Sure, single thread performance is important, but I don't think your matrix multiplication example is appropriate for reasoning about the GIL. It's a cpu bound program, sure, but working in a tight loop and using, say, 50MB of memory or something like that.
A better one could be a client/server program, with thousands of largely indipendent big, composite objects, say each using dozens of KB of memory, for several GB total. You get random requests, starting some sort of evaluation of one or more of these objects (again, chosen at random).
Without the GIL a reasonably designed multithreaded program could handle these requests indipendently much more efficently than a single threaded one (remember, these are almost indipendent objects).
And multiprocessing here is not a good option, because transferring those big objects from a process to another, or even worse, loading them from storage is costly. Yes, you can mitigate the cost by random partitioning and so on, but multithreading usually is cheaper and less resource intensive, even if you have some lock contention.

But with the GIL multithreading is simply impossibile, because the GIL is not just a global lock, but a global interpreter lock, threads just serialize.
And from a processor viewpoint each thread takes the GIL for a long time, so even if you use C modules to speed up, chances are that you don't get much real benefit.
When you return from your fast C routine you're likely to end up still waiting in the queue for the GIL, at least unless your C routine executes in more or less a GIL tick (and your thread is luckily chosen to run).
Those workloads in python are horribly slow, and even doubling single thread performance will not change things significantly.

Making CPython faster

Posted Jun 6, 2021 13:25 UTC (Sun) by gracinet (guest, #89400) [Link]

> But with the GIL multithreading is simply impossibile, because the GIL is not just a global lock, but a global interpreter lock, threads just serialize.
> And from a processor viewpoint each thread takes the GIL for a long time, so even if you use C modules to speed up, chances are that you don't get much real benefit.

This is not 100% true.
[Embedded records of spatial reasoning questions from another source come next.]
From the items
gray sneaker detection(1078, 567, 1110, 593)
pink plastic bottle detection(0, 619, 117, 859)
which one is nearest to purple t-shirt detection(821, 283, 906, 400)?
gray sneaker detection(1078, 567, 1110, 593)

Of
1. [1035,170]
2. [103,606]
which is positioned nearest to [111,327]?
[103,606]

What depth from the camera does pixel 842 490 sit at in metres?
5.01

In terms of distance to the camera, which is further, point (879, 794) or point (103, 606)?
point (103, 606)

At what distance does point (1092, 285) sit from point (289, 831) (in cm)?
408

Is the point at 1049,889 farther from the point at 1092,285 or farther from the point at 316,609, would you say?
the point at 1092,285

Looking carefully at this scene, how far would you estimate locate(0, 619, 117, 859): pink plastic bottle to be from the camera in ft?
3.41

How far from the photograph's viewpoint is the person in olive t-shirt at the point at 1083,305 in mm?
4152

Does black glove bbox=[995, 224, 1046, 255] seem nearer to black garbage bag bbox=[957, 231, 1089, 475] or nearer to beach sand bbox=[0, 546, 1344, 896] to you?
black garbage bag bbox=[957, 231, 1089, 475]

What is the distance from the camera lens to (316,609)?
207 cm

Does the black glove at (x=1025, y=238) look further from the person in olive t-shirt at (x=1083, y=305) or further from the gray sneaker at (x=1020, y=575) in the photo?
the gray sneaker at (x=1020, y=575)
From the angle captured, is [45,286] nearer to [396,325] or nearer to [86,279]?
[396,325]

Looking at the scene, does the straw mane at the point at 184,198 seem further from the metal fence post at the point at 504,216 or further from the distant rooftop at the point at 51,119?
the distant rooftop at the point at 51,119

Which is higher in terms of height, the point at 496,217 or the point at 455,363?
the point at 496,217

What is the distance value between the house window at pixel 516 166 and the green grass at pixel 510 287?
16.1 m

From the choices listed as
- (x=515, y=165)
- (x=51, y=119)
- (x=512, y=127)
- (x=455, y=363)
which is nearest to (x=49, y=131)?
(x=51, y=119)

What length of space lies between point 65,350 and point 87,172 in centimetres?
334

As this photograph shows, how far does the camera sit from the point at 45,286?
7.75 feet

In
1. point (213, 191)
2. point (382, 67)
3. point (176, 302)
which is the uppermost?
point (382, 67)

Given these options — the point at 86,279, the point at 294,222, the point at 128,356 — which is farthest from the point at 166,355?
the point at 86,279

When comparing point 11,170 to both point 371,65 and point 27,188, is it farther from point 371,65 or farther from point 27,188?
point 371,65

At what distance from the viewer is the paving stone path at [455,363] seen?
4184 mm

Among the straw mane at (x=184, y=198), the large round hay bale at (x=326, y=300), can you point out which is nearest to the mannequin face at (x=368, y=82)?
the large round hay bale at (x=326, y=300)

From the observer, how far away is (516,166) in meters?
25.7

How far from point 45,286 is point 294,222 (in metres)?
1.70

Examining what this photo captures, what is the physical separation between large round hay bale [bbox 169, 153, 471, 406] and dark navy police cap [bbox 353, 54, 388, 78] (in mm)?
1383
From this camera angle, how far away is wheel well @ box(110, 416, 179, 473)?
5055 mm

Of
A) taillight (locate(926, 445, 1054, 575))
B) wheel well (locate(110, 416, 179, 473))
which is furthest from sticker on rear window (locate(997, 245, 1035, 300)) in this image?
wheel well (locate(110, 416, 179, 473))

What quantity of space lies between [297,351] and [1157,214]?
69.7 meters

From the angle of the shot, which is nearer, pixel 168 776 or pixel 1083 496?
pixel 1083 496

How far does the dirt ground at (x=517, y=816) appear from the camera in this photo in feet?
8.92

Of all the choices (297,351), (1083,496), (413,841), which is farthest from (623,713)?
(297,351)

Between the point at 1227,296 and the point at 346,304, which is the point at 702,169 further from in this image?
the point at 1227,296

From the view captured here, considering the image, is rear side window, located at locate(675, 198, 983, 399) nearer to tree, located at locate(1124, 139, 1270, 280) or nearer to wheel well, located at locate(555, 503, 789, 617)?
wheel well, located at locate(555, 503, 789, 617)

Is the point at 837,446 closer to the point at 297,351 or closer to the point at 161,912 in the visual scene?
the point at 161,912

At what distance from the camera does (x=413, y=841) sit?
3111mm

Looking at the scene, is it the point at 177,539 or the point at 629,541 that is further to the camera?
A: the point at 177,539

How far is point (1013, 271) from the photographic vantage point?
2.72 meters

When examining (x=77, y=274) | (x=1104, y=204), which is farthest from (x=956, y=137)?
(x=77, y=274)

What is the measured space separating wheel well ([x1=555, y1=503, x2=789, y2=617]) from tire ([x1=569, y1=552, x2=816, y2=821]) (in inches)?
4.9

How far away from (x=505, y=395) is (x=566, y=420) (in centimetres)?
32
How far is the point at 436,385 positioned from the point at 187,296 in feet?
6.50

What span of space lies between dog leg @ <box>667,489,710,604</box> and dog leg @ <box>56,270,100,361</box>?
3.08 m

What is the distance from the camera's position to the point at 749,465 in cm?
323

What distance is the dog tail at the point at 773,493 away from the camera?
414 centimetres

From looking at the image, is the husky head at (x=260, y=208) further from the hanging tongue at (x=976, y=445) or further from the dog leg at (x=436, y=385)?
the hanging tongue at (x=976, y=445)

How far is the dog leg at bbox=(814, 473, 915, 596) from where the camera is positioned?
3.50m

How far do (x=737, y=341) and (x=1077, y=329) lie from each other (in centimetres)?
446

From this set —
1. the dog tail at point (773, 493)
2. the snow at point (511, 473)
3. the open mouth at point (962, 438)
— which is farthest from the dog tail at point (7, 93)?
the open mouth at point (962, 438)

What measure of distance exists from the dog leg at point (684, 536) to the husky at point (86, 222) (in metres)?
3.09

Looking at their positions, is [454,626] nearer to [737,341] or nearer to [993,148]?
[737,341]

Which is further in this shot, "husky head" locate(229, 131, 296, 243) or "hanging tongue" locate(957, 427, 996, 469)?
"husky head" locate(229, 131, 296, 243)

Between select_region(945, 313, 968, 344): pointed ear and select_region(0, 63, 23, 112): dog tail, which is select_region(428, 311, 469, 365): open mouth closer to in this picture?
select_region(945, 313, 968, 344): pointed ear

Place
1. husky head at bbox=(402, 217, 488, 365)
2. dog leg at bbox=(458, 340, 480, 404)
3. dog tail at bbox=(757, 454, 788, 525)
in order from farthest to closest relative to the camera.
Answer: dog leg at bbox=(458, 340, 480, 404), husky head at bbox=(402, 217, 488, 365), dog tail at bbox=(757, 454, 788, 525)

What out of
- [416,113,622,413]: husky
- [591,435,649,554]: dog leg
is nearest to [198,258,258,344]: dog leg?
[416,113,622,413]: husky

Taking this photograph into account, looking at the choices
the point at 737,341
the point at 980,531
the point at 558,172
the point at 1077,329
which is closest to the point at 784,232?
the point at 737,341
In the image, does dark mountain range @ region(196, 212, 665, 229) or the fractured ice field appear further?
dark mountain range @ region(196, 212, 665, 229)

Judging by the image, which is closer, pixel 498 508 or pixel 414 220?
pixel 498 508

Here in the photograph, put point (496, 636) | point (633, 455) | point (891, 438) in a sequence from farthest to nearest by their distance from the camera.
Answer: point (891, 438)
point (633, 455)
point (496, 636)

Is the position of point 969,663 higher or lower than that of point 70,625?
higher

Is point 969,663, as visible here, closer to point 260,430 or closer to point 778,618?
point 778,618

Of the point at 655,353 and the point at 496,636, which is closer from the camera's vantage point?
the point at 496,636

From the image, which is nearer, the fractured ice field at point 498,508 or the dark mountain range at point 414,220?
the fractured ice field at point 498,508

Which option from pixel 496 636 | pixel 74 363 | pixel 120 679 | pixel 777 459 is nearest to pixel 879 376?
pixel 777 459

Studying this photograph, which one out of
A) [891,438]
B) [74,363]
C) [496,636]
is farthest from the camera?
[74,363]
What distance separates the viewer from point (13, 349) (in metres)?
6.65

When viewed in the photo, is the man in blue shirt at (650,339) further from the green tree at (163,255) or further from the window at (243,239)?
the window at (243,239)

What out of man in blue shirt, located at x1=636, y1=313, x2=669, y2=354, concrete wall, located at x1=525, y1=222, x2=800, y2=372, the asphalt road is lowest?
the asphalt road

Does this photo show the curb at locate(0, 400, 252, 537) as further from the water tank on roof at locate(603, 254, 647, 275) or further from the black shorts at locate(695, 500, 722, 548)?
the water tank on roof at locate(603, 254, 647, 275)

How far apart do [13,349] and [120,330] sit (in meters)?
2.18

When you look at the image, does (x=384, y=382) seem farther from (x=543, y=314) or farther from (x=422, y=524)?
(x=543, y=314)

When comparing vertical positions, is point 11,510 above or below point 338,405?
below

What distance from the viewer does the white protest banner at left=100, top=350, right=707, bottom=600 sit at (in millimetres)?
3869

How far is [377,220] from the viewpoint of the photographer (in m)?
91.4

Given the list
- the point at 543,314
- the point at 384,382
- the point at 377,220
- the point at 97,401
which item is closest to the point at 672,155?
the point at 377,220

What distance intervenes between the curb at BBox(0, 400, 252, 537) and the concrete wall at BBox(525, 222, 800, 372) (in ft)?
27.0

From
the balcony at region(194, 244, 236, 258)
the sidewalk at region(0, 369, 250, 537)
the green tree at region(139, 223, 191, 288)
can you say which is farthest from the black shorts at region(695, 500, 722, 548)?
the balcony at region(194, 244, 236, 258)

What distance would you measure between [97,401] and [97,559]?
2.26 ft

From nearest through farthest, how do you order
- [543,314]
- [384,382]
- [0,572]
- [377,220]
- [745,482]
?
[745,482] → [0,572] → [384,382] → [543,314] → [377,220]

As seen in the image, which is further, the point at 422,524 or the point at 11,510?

In fact this is only the worst case, and yes, it is common enough to be a concern.

C extensions can (and should!) release the GIL when they don't need to access Python objects (including the memory they reference).

One obvious case is waiting for I/O, another would be performing CPU-bound computations in directly allocated memory. I believe the likes of numpy do it (never checked that myself). Of course the standard library modules implemented in C are also expected to do it properly. It's not really complicated to implement either, but I hear it's often overlooked.

To be clear, I'm not saying the GIL isn't a problem, it's just not as bad as serializing the threads.